It brought home yet again the vast gulf that separated her life from his.
The doctor opened the door silently and waved them through. The room was large and dim. It took a moment for her eyes to adjust enough to focus on the figure lying in the bed, surrounded by blinking monitors and seemingly held captive by a web of wires and intravenous lines running to his body.
His eyes were closed, and his face was drawn, the angles of his strong bones painfully sharp. More shocking was his terrible stillness. All his charisma and power and life force had been stripped away by the poison. He looked not like a king, but like a very sick man.
Eve had to swallow a gasp as fear seared through her. The doctor had said Luis would survive, but his appearance made that hard to believe.
Grace lifted her hand to cover her mouth, tears gleaming in her eyes. Eve pushed her own distress aside and squeezed her daughter’s shoulder in reassurance before checking on Raul.
The prince’s face had lost all color. He looked as though someone had walloped him in the gut. She reached for his hand, folding her fingers around his, not caring if she was being presumptuous. He looked startled and then gripped her hand almost convulsively.
Eve could almost feel all of them sending their hearts toward the man lying motionless on the white sheets. If a person could be healed by the force of love, Luis should be rising from his bed at any moment.
Unfortunately, it didn’t work that way.
No one moved for several minutes as they hoped Luis would open his eyes or at least stir to demonstrate that he was alive.
Dr. Ibarra finally stepped between them and the bed, gesturing that they should leave the room.
Raul released Eve’s hand when they turned to exit. The moment the door closed behind the doctor, he said, “I wish to stay in the room with him tonight.”
“I do too,” Grace said. “I’ll sit in one of the recliners.”
Eve had noticed the two overstuffed chairs at one side of the room.
“I…” Dr. Ibarra hesitated as her gaze traveled between Raul’s and Grace’s faces.
“I want to be with him when he wakes up,” Raul said, his voice carrying a snap of command.
Dr. Ibarra gave in with a nod. “But you must not attempt to wake him. His body is in a battle to recover from the effects of the poison. He needs all the rest he can get.”
Grace turned to Eve. “Mom, you’ll stay here, too, won’t you? There’s that sofa in the waiting room.”
“Of course I’ll stay,” Eve said, although she once again felt the pang of having no official reason even to be in the waiting room in the royal wing of the hospital. But Grace would need her if Luis took a turn for the worse.
“I’ll text you when he wakes up.” Grace hugged her and headed for the door with Raul and the doctor.
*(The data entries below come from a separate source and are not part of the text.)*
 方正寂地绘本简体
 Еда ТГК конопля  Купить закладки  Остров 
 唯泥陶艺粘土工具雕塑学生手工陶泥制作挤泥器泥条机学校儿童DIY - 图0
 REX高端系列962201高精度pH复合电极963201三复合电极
Eve returned to the waiting room and sank into the closest chair. Doubling over, she gave way to a long, wrenching sob. She had expected Luis to look ill, but not so inert that he seemed lifeless. She felt like she had been kicked in the stomach. Another sob twisted itself from her throat.
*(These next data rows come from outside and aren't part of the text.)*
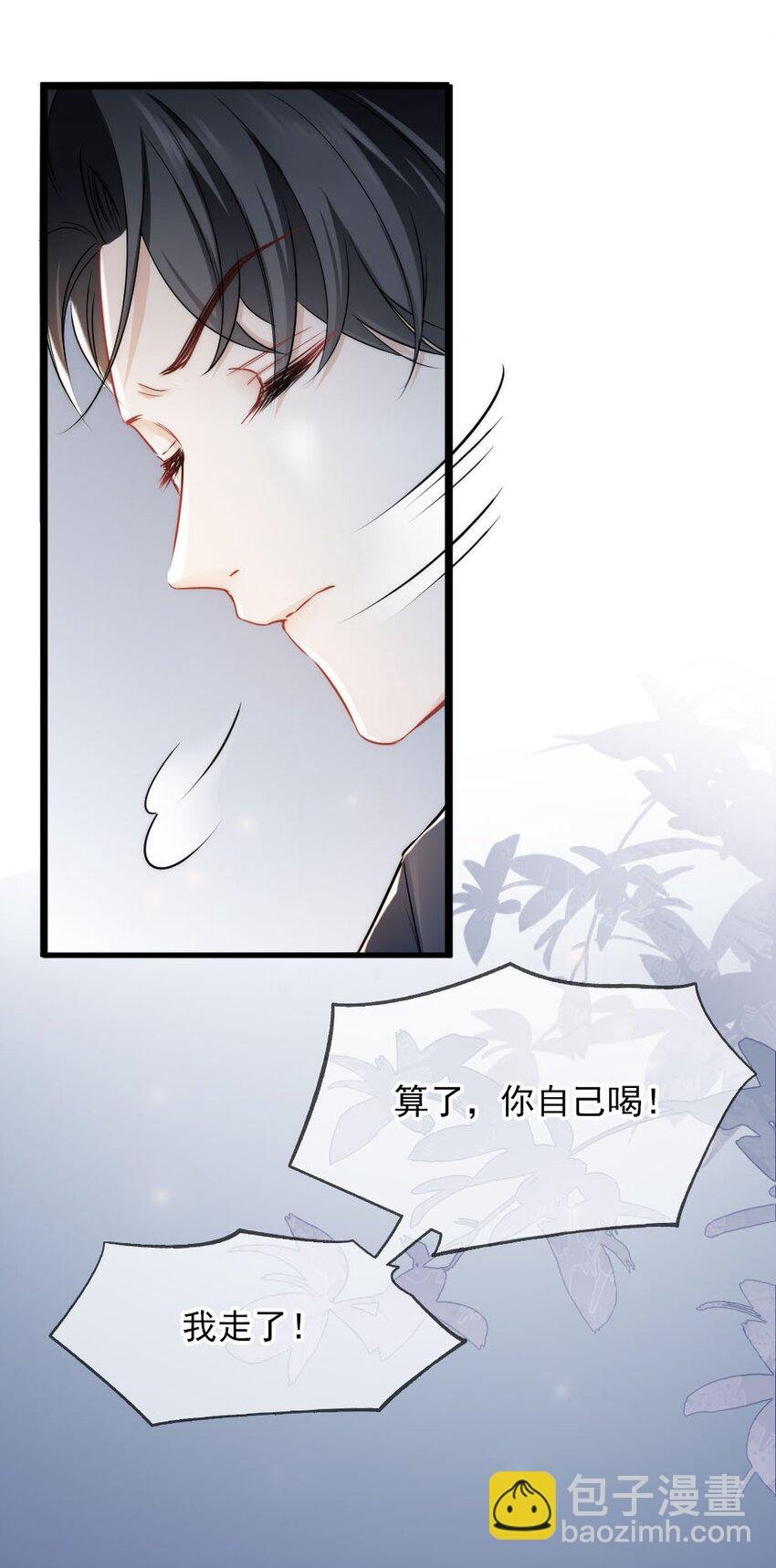005 该拿你怎么办？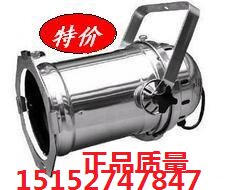 厂家直销P64筒灯含灯泡婚庆1000w灯帕灯舞台灯光酒吧设备正品促销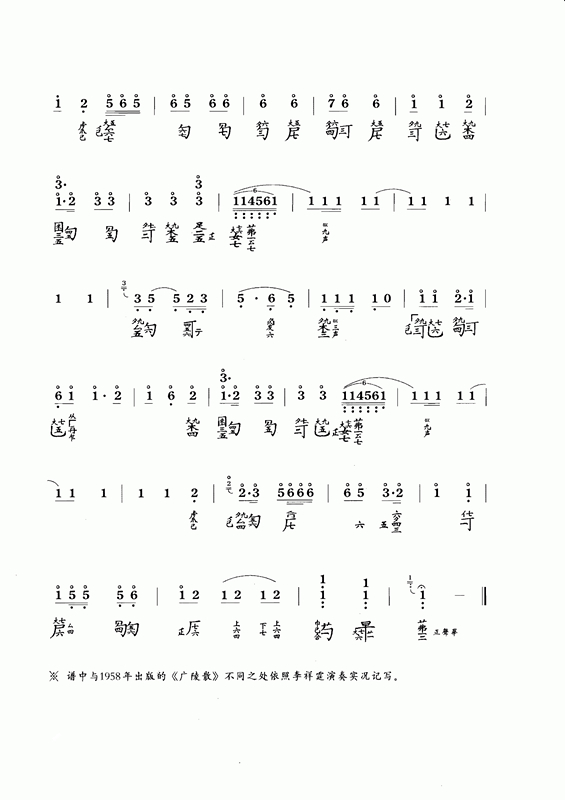 古琴曲《广陵散》古琴减字谱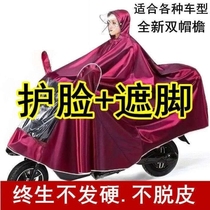 Electric battery motorcycle raincoat single double enlarged thick mens and womens long full body rainstorm poncho New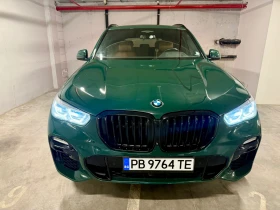 BMW X5  INDIVIDUAL * Обдухване * H/K * 360 * Вакуум , снимка 2
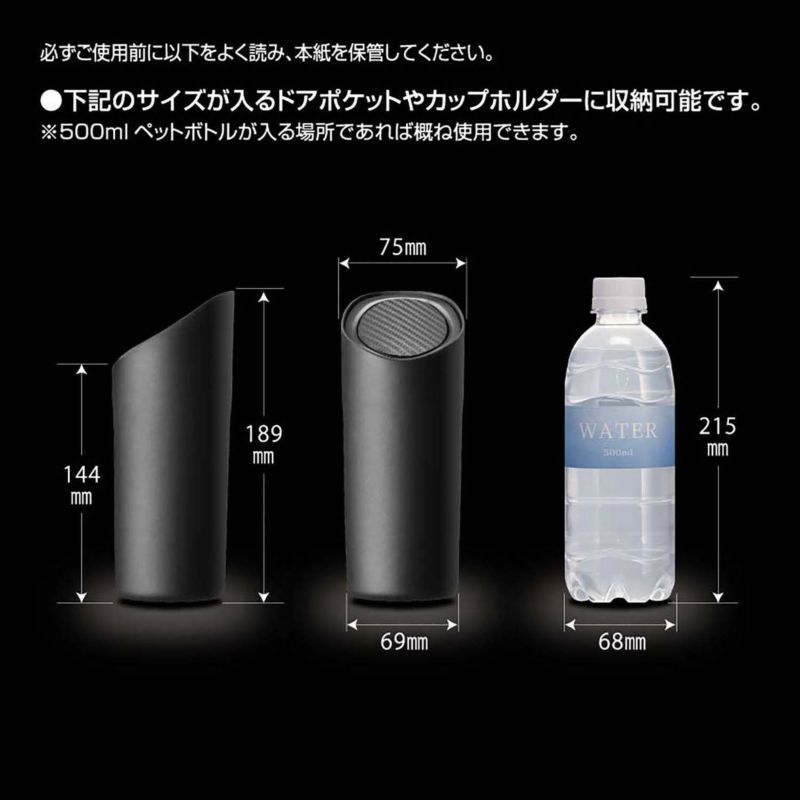 カーメイトソフトゴミ箱 スラッシュボトル S カーボンブラック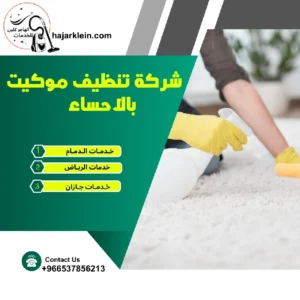 شركة تنظيف موكيت بالاحساء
Mikel had said that the doctors refused to make a commitment about Luis’s full recovery. After seeing Luis, Eve discounted Dr. Ibarra’s reassurances to Raul that his father would be fine. She feared that the doctor had just been offering comfort to a worried son.
She hoped like hell that Mikel was hot on the trail of whoever had done this. The poisoner deserved to rot in CárcelMax along with Odette Fontaine.
“Señora, may I get you anything?”
Eve straightened to find Jacobo kneeling beside her, offering a box of tissues. The gesture reminded her of Luis’s handkerchief, and a fresh wave of tears coursed down her cheeks. “Thank you,” she said, accepting the tissues. “I…”
There was nothing he could get her that would cure this anguish.
“I can show you to a bedroom where you can rest. It will be more comfortable.”
She felt like she shouldn’t have the luxury of a bed when Grace and Raul were keeping vigil in chairs. Big, comfortable chairs, but still not beds. Her rational self reasserted itself. “That would be great.”
The receptionist led her to a carpeted hallway that looked like it belonged in a hotel. Opening one of several doors, he gestured her into a small but plush bedroom. “The bathroom is equipped with toiletries,” he said. “You’ll find the Wi-Fi password on the credenza. Buenas noches.”
He closed the door with a soft click, and Eve went to the bed to touch the soft cream-colored blanket folded at its foot. The coat of arms of Caleva was embroidered in teal green in one corner. She rubbed her fingers against the fabric, guessing by the texture that it was cashmere.
She didn’t belong here. In this room. In this wing. Anywhere near Luis. It didn’t matter how much she loved him, he was the king. She was not a queen.